The answer must be every record below, repeated exactly.

--- Provided information Enclosed Below ---

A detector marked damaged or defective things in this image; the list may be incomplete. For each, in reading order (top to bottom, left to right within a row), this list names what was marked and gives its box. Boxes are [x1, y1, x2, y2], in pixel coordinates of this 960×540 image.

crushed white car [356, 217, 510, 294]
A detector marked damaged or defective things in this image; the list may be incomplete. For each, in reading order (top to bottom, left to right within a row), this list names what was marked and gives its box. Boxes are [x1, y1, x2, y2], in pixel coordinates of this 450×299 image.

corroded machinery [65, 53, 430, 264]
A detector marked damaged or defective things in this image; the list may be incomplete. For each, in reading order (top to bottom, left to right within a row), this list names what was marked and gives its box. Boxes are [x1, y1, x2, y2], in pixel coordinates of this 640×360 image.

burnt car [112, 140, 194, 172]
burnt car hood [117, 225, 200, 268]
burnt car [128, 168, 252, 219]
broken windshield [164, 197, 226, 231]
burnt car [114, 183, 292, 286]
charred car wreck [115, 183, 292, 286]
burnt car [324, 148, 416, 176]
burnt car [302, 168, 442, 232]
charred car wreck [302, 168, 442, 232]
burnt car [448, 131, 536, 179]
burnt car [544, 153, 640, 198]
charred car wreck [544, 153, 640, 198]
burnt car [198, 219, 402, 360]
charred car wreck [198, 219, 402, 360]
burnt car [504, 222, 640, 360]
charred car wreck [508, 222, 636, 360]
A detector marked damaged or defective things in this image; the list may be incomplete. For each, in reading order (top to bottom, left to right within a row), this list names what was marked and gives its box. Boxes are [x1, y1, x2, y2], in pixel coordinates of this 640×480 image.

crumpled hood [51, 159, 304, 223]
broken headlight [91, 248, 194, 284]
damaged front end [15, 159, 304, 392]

--- End of Enclosed Provided information ---

_Expected answer_.
A detector marked damaged or defective things in this image; the list may be incomplete. For each, in reading order (top to bottom, left to right within a row), this list names what was marked and gives its box. Boxes are [x1, y1, x2, y2], in pixel coordinates of this 960×540 image.

crushed white car [356, 217, 510, 294]
A detector marked damaged or defective things in this image; the list may be incomplete. For each, in reading order (top to bottom, left to right within a row), this list names what was marked and gives its box. Boxes are [x1, y1, x2, y2], in pixel coordinates of this 450×299 image.

corroded machinery [65, 53, 430, 264]
A detector marked damaged or defective things in this image; the list may be incomplete. For each, in reading order (top to bottom, left to right within a row), this list names what was marked and gives its box. Boxes are [x1, y1, x2, y2], in pixel coordinates of this 640×360 image.

burnt car [112, 140, 194, 172]
burnt car hood [117, 225, 200, 268]
burnt car [128, 168, 252, 219]
broken windshield [164, 197, 226, 231]
burnt car [114, 183, 292, 286]
charred car wreck [115, 183, 292, 286]
burnt car [324, 148, 416, 176]
burnt car [302, 168, 442, 232]
charred car wreck [302, 168, 442, 232]
burnt car [448, 131, 536, 179]
burnt car [544, 153, 640, 198]
charred car wreck [544, 153, 640, 198]
burnt car [198, 219, 402, 360]
charred car wreck [198, 219, 402, 360]
burnt car [504, 222, 640, 360]
charred car wreck [508, 222, 636, 360]
A detector marked damaged or defective things in this image; the list may be incomplete. For each, in reading order (top to bottom, left to right within a row), this list names what was marked and gives its box. Boxes are [x1, y1, x2, y2], in pixel coordinates of this 640×480 image.

crumpled hood [51, 159, 304, 223]
broken headlight [91, 248, 194, 284]
damaged front end [15, 159, 304, 392]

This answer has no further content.